Arrivé à Anvers lundi soir, il n’a reçu le feu vert que mardi, soit à 48 heures de son début de tournoi. "D’un côté, je me sens bien physiquement. Je ne suis pas fatigué contrairement aux autres saisons. Je n’ai aucun décalage horaire ni voyage dans le corps. Mais, je manque de rythme et d’entraînement. Je n’ai pas tapé beaucoup de balles en condition indoor."

Ce manque l’a conduit à jouer la carte de celui qui n’a rien à perdre. "Je ressens une grande envie de jouer. Je suis relax et content d’être là. Je veux surtout m’amuser sur le court. Le reste suivra. Je n’ai aucune attente."

Bye au premier tour, il se frottera à un adversaire assez modeste lors de son entrée en lice : Marcos Giron (ATP 94). "Je ne l’ai jamais joué. Il est sorti de quelques tableaux de qualif cette année. Il a assez de matchs dans les jambes. Je me focalise plutôt sur moi et sur ce que je suis capable de réaliser."

Relax et content d’être là, il a quand même jeté un œil sur le tableau de son ATP 250. "Le plateau est très fort malgré les désistements de Berrettini et Rublev. Il reste des gars comme Carreno Busta, Khachanov, De Minaur ou Gasquet."

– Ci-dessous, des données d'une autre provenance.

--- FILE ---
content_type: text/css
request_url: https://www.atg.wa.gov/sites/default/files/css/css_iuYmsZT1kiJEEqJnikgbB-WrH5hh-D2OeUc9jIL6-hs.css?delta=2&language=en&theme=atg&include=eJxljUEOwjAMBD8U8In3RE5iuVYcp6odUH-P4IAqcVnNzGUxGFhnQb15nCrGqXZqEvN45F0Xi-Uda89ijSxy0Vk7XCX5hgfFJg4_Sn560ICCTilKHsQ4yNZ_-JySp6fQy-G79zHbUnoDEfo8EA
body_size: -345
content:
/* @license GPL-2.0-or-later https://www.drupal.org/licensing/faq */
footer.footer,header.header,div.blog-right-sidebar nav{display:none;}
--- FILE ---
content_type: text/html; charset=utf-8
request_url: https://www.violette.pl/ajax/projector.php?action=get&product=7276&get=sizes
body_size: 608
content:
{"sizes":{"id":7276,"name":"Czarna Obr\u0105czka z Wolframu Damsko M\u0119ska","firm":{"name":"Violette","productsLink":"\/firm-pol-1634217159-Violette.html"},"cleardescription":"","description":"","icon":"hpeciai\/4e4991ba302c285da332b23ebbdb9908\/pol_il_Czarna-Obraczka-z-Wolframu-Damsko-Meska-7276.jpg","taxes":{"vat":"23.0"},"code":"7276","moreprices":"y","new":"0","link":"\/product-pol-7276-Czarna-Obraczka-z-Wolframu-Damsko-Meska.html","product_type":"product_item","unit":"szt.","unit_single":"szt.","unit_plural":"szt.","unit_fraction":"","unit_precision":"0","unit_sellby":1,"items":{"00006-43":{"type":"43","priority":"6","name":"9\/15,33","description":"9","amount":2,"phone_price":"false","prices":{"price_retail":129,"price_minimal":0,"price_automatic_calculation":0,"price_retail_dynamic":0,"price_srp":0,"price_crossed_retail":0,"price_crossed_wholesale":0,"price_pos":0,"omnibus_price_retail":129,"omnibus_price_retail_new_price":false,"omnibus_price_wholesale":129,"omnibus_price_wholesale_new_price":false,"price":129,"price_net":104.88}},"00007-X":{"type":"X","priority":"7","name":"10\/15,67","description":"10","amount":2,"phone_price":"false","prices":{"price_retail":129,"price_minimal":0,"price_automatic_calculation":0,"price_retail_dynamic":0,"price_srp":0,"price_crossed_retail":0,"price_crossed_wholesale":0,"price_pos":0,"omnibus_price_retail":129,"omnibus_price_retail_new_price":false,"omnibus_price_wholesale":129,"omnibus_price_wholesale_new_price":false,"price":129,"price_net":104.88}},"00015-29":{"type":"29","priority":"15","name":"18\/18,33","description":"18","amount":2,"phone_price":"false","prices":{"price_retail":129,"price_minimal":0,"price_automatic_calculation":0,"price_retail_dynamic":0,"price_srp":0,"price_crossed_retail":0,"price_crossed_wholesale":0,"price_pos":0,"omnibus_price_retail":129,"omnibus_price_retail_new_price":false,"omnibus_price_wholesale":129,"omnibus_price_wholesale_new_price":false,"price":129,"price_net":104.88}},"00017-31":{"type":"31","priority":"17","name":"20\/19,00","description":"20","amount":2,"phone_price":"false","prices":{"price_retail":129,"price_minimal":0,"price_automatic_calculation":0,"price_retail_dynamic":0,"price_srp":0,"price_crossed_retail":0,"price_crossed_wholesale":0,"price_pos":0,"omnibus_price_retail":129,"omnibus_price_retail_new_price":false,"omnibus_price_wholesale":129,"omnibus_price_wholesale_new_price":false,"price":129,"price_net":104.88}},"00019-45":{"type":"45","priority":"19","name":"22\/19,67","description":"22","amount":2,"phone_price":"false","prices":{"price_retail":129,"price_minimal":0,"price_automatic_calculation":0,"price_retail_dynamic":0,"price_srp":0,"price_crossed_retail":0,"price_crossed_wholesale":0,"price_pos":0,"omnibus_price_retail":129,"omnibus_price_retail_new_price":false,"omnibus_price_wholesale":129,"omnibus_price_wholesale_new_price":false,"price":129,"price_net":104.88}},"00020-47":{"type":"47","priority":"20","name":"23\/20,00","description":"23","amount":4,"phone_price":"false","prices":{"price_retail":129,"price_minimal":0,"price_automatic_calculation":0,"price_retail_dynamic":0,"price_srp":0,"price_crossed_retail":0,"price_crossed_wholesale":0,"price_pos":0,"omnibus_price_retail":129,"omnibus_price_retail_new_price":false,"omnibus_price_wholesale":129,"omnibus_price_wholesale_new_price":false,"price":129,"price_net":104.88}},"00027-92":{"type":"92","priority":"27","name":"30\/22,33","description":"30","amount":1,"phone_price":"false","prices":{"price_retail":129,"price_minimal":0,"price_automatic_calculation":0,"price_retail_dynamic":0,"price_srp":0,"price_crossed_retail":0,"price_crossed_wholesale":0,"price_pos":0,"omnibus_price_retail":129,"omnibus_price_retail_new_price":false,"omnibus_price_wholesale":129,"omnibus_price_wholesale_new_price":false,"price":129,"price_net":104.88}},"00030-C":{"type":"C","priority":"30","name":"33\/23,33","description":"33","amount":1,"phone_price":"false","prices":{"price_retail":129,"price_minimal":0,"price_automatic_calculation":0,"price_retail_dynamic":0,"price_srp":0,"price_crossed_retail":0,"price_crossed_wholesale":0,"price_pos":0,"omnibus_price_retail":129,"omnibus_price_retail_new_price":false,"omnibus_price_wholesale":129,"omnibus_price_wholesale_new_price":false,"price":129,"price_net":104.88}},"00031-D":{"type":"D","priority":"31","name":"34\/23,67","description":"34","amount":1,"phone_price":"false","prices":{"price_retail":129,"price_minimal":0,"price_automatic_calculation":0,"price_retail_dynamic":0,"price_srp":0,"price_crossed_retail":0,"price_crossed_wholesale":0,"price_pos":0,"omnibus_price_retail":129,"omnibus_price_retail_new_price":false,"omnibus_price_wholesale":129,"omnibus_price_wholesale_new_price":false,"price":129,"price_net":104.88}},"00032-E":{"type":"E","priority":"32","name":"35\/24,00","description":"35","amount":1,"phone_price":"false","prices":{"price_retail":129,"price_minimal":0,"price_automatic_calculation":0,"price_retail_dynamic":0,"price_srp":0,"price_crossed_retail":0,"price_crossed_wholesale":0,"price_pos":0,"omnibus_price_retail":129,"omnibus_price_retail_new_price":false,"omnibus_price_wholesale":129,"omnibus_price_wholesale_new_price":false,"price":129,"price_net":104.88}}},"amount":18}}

S’il reconnaît ne pas avoir été souvent en réussite à Anvers, il efface le passé. "Cette année, tout est différent à cause de la pandémie. Je me sens plus en forme. Anvers, chat noir ? Non, je n’y crois pas. Certains tournois me réussissent mieux. Ici, je suis plus sous les projecteurs", conclut celui qui jouera encore Vienne et Paris cette année.